## REQUIRED WORK
Return only the lines starting at the line that contains "Which item in" and ending with the final line of the listing; include both endpoints.

==*==

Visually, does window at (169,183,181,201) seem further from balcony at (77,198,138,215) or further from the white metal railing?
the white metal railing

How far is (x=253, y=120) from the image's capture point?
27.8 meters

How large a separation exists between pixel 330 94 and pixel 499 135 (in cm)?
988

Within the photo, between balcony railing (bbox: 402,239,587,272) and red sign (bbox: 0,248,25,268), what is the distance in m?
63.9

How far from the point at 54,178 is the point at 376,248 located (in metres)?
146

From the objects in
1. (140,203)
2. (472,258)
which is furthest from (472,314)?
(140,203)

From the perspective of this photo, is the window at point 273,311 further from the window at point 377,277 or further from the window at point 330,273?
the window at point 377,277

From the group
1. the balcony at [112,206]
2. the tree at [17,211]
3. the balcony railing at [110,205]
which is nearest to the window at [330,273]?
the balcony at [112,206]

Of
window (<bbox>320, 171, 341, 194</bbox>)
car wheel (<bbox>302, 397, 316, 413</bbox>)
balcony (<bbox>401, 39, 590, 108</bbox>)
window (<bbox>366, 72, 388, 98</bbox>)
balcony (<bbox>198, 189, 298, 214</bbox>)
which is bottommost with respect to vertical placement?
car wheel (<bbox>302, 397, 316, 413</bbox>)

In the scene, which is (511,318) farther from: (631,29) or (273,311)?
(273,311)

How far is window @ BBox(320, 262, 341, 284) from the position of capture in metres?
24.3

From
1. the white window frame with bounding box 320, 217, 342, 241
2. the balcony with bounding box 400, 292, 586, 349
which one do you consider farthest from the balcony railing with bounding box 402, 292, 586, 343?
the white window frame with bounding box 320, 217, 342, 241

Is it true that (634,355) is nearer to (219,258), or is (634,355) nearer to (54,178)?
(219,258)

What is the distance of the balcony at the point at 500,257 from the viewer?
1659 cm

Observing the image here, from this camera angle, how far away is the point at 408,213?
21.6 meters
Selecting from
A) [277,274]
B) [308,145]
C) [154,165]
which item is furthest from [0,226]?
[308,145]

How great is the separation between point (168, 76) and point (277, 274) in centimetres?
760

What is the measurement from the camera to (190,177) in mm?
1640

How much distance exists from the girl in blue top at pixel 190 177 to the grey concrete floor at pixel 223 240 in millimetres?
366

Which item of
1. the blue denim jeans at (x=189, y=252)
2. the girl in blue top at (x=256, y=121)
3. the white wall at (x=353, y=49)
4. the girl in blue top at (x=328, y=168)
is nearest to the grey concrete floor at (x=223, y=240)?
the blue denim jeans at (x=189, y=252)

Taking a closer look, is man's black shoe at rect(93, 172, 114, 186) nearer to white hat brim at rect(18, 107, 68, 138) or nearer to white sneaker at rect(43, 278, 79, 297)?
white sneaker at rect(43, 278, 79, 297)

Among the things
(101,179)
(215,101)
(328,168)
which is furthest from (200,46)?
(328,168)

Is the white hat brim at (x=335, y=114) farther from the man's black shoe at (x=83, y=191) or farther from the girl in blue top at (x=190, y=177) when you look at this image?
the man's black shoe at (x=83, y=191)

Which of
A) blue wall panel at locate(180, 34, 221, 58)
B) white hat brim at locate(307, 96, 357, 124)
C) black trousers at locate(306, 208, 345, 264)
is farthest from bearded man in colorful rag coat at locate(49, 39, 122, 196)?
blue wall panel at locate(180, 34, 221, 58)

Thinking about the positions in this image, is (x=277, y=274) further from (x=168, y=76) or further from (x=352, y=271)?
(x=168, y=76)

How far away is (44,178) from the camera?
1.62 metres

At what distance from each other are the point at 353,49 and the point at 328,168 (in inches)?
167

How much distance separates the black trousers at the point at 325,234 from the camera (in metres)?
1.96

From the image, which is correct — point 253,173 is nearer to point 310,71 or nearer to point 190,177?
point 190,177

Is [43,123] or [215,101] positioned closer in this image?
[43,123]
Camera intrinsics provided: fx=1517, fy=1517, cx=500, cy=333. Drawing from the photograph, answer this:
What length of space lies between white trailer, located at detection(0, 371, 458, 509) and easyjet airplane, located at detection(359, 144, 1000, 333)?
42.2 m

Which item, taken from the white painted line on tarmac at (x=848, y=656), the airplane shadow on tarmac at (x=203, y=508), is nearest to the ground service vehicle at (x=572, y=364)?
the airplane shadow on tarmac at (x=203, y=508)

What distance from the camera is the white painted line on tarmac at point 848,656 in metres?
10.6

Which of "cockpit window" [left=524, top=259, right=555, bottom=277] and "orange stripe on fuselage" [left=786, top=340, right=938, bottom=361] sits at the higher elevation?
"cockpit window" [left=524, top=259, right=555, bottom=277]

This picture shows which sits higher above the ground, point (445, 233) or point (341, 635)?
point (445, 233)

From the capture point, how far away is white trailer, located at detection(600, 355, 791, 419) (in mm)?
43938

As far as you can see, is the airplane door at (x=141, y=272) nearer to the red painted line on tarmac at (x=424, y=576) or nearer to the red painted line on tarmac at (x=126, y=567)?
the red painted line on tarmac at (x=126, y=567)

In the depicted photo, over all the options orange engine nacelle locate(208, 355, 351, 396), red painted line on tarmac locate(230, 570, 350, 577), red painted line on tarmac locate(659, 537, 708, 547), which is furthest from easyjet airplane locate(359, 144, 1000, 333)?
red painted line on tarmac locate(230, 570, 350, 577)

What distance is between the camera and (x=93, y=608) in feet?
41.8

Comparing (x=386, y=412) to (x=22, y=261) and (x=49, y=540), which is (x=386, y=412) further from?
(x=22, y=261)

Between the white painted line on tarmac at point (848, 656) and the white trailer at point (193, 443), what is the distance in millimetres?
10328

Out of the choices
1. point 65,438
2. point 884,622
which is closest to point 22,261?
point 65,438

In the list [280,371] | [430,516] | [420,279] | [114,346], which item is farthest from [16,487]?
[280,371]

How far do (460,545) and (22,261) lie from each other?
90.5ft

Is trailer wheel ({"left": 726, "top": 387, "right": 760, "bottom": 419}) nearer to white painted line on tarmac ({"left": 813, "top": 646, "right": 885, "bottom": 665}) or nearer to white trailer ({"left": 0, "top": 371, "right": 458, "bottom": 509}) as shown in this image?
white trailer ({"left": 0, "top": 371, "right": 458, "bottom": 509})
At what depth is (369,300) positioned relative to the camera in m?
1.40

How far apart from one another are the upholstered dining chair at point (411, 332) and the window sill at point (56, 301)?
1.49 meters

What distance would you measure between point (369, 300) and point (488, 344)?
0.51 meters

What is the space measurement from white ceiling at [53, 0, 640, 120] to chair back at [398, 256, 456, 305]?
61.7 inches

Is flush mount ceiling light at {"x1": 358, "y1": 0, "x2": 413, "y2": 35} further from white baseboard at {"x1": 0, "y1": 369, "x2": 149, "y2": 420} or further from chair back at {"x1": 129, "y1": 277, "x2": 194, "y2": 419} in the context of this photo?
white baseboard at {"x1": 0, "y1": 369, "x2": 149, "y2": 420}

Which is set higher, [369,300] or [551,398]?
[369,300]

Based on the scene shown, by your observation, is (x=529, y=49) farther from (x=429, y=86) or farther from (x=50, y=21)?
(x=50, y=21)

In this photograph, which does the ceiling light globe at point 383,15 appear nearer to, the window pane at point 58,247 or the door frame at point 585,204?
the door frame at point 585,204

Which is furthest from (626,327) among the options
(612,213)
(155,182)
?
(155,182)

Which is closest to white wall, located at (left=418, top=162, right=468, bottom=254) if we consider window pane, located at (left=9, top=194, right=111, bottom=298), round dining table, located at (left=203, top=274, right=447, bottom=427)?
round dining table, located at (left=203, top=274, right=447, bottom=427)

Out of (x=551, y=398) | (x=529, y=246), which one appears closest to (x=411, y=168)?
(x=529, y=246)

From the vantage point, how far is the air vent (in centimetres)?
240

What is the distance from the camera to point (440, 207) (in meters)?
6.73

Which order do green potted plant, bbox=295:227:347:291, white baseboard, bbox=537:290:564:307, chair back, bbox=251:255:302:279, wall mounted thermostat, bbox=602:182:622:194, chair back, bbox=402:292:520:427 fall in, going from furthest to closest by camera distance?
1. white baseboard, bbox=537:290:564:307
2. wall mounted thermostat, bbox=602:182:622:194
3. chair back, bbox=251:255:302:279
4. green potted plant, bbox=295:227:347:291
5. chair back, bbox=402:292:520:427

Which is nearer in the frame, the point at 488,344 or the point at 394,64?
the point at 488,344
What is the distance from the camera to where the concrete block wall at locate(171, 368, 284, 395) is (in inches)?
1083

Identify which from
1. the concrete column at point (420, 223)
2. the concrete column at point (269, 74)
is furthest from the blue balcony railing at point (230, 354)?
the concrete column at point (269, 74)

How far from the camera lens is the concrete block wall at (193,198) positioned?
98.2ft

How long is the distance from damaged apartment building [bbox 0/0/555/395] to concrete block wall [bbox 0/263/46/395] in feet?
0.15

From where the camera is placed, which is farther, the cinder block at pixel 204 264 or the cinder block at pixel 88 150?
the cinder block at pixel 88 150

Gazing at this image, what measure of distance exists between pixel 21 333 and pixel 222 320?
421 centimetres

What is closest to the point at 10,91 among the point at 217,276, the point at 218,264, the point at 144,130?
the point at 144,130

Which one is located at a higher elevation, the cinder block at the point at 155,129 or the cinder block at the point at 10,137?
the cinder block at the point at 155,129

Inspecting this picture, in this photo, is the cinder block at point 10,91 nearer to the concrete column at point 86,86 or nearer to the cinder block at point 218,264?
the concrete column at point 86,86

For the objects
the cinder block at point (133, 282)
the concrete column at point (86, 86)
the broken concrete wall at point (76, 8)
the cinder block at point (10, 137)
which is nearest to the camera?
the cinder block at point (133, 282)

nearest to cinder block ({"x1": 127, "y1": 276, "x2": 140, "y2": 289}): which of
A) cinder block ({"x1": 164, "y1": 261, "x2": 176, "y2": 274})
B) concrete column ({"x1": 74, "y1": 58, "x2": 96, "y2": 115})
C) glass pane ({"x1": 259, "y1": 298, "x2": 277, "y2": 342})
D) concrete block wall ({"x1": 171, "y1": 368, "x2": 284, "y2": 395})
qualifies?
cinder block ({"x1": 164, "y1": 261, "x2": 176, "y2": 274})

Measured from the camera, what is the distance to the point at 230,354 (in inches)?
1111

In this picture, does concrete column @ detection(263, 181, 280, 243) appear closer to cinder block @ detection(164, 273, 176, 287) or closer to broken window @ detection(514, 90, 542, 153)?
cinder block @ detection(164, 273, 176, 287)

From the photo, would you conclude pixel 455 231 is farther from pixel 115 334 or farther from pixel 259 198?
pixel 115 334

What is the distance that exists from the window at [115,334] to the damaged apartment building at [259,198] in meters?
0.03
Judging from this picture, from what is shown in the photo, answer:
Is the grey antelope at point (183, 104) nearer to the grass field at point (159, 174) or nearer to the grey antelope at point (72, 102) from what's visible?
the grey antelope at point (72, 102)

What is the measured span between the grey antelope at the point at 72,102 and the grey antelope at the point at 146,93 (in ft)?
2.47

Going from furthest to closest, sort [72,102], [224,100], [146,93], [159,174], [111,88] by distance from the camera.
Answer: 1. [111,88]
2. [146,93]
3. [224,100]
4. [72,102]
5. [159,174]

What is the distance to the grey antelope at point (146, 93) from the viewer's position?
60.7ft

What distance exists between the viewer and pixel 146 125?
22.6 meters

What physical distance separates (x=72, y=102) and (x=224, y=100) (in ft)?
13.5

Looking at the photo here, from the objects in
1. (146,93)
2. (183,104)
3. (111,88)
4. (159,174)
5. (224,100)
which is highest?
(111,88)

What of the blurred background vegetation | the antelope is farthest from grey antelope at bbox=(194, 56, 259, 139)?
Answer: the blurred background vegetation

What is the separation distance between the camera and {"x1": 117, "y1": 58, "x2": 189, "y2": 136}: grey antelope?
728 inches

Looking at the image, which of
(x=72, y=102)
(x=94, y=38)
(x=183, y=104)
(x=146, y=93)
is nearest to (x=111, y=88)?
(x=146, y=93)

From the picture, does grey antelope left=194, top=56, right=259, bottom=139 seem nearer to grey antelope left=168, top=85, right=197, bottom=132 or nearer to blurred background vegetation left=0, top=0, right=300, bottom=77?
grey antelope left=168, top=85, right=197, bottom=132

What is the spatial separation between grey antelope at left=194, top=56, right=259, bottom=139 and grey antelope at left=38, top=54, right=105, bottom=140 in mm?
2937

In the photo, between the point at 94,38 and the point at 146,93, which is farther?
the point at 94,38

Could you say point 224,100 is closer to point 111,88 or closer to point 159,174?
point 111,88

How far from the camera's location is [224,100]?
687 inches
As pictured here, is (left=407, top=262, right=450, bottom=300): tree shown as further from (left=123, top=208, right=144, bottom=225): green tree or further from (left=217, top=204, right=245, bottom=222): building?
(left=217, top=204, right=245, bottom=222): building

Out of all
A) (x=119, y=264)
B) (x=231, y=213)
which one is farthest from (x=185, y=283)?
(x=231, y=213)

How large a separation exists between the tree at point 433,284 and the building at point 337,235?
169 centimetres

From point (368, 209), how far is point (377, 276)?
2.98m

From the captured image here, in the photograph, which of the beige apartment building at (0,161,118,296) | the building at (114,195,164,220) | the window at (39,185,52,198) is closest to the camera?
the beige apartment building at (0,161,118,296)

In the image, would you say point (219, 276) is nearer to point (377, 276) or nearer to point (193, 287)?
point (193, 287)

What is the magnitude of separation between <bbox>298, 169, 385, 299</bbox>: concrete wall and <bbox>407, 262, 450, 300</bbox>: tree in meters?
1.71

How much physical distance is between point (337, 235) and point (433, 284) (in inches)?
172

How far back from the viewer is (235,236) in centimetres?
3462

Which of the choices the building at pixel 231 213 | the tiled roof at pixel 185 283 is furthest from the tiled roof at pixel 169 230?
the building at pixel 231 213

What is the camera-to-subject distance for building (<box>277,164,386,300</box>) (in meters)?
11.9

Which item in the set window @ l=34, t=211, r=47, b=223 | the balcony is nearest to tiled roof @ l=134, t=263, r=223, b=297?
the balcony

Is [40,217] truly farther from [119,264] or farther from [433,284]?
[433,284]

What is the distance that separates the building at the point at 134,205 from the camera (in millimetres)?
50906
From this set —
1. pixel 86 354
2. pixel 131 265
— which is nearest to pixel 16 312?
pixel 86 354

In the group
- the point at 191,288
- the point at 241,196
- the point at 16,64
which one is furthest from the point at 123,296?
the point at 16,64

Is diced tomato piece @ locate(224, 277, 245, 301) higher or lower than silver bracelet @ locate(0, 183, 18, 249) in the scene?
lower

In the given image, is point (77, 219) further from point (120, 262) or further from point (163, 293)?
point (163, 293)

==*==

## OUTPUT FOR THIS EXERCISE
Which item in the set window @ l=34, t=211, r=47, b=223 | the balcony is nearest to tiled roof @ l=134, t=263, r=223, b=297?
the balcony

Is [40,217] truly farther from [119,264] or farther from [433,284]?
[433,284]

What is the distance that separates the building at the point at 134,205 from the camera (in millimetres)?
50906
From this set —
1. pixel 86 354
2. pixel 131 265
— which is nearest to pixel 16 312?
pixel 86 354

In the group
- the point at 191,288
- the point at 241,196
- the point at 16,64
which one is furthest from the point at 123,296?
the point at 16,64

Is diced tomato piece @ locate(224, 277, 245, 301) higher or lower than silver bracelet @ locate(0, 183, 18, 249) in the scene?
lower

In the given image, is point (77, 219) further from point (120, 262) or further from point (163, 293)?
point (163, 293)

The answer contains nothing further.